Deploying technology, enhancing care: Q&A with Carleen Penoza, MHSA, B.S.N., R.N.

August 14, 2019  //  FOUND IN: Strategy & Leadership,

Carleen Penoza, MHSA, B.S.N., R.N., became Michigan Medicine’s chief nursing informatics officer in April. As CNIO, she leads the strategic planning and deployment of technology for nursing.

She previously served as the director of inpatient applications and interim senior director for clinical and operational applications in Health Information Technology & Services (HITS).

Headlines recently caught up with Penoza to discuss the challenges and opportunities in her new role.

Q: Prior to becoming CNIO, you held several IT leadership positions. How did that background prepare you for this role?

CP: Working effectively with HITS and the Office of Clinical Informatics is essential to our success in Nursing Informatics. As a former leader in HITS, I recognize what it takes to support complex technologies at an academic medical center. Similar to the multidisciplinary approach used to care for patients, there are many different teams and skills needed to run an IT department. Everyone is responsible for their specific “cog” in a very large wheel in order to maintain and secure the systems we rely on every day.

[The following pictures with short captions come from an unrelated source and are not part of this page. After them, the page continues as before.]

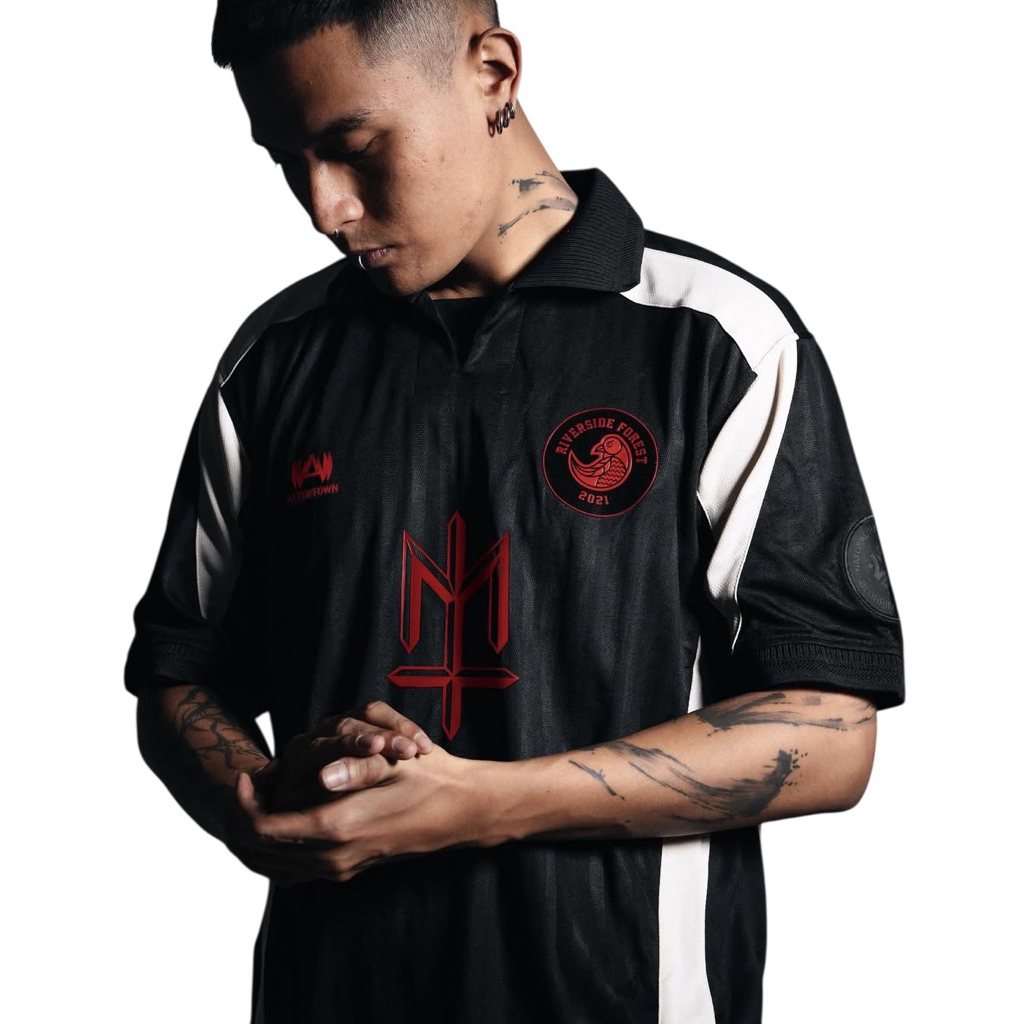 jersey away RIVERSIDE FOREST x MATERNAL black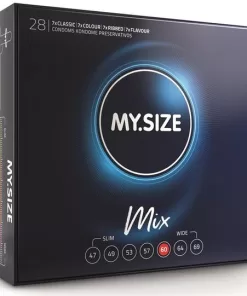 MY SIZE MIX - Preservativi 60 mm - 28 pezzi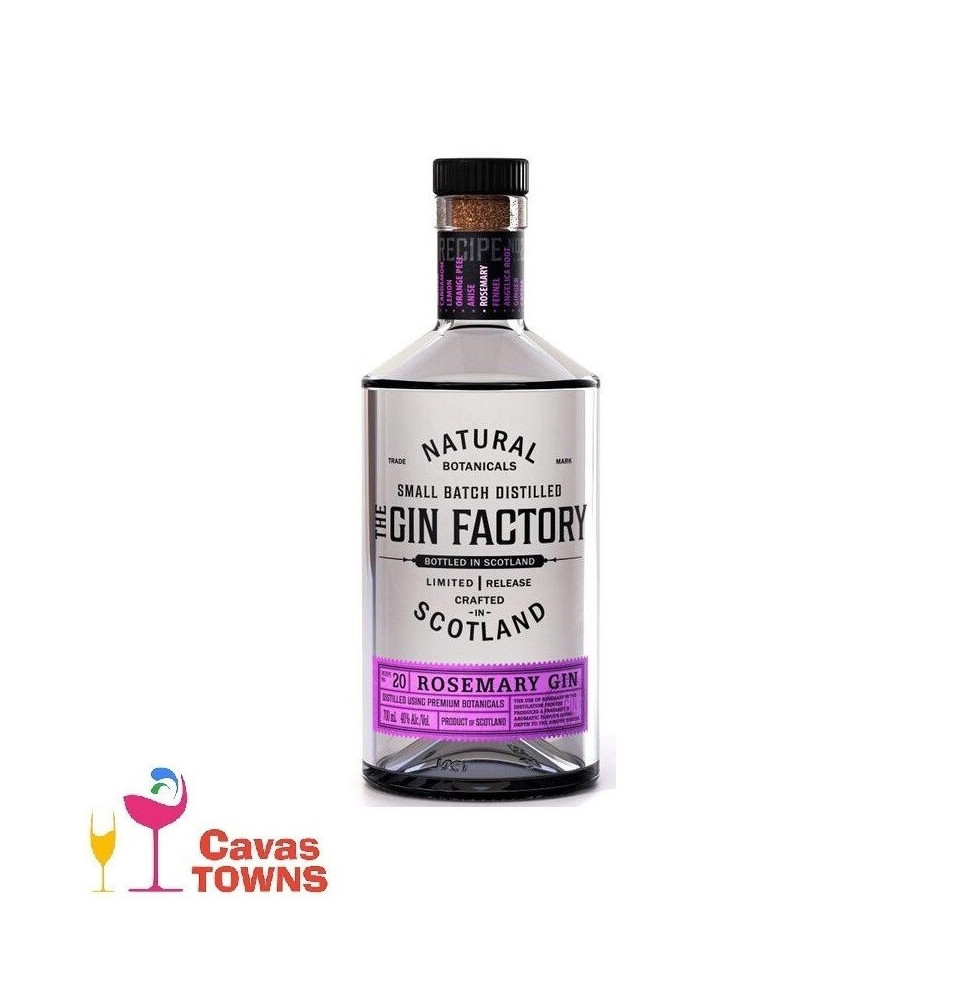 Ginebra The Gin Factory 700 ml - Cavas Towns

I respect the hard work done by HITS team members, and I look forward to a continued partnership to bring the best technologies to our clinicians and patients every day.

Q: What are some of the responsibilities and challenges facing CNIOs today?

CP: Michigan Medicine’s amazing nurses are at the center of what makes our system a national leader. My foremost responsibility is to them — to deploy technology that puts them in a position to deliver world-class care for our patients. The pace of change related to health care and IT is astronomical! CNIOs need to analyze the market for new technologies and identify which solutions will improve care delivery. We want to be innovative and bring great ideas quickly to our clinicians, but sometimes it is difficult because the technology may not meet their expectations. For example, we are just beginning to scrape the surface of how to meaningfully embed technologies like predictive analytics or artificial intelligence into patient care. At the same time, we still heavily rely on older technologies, like paging and faxing. These challenges make Nursing Informatics an exciting place to work!

Q: Michigan Medicine has used MiChart, the electronic health record, for about six years. There’s a lot of discussion around improving workflow and usability, and trying to ease the documentation burden on nurses and providers. How can we address this?

CP: When computerized documentation replaced paper-based workflow, it became easy for well-intentioned leaders to require nurses and other clinicians to document more and more aspects of care delivery. It was meant to improve quality and meet regulatory requirements. The unintended effect of burdening nurses with these documentation expectations can detract from direct patient care — the core of our nursing practice. It is time to step back and reassess what is really driving outcomes and quality — and minimize EHR activity that doesn’t do this. In addition, we know lengthy training sessions aren’t the most effective way to teach nurses how to use MiChart. We are reviewing the onboarding process to provide more efficient initial training, and then additional support focused on efficiency.

Q: We have more access to more data than ever before. How does data and analytics affect the nursing profession? What can nurses do with this influx of data and how can it help them improve patient outcomes?

CP: We have a lot of data, but we’re still learning how to leverage it all to gain knowledge and inform decisions. Nurses are critical stakeholders in advancing analytics-driven care delivery. If we do a good job designing the EHR, we can capture key data that can be used to reduce patient risk and support proactive treatment. There are some excellent examples — handwashing, CAUTI and CLABSI — of how data changed organizational behavior and made care delivery safer and more efficient. We currently use MiChart data to run predictive analytics algorithms to find patients at risk for sepsis, forecast future census, and predict the number of discharges. We collect an immense amount of data through the EHR and will continue to improve both care to individual patients, as well as the efficiency of our operations.

Q: What will health care look like in five years? What’s it going to take for Michigan Medicine to get there?

CP: We need to rethink what care needs to take place within the walls of the hospital versus how we can provide personalized medicine for our patients wherever they are. Michigan Medicine’s virtual care initiatives are moving us in this direction. We offer virtual visits through the patient portal, monitor patients remotely via data they upload from home medical devices, and text care reminders to patient cell phones. I’m also excited about our “Unified Clinical Communications” initiative to (finally!) begin the journey to eliminate pagers. We will utilize smartphones for secure text, talk, MiChart documentation, and to receive alarms and alerts. I also feel very lucky to be able to partner with researchers and educators in the School of Nursing, who are envisioning what the future of nursing looks like. Michigan Medicine is primed to lead the future of health care IT.

Q: What activities or hobbies do you enjoy outside of work?

CP:  I consider myself a “hockey mom” — however, that really means I’m a hockey, orchestra, band, tennis and baseball mom, among other things. Family is my first “hobby,” but I also love to travel, bike and ski. My family enjoys visiting national parks to experience the beauty of the U.S.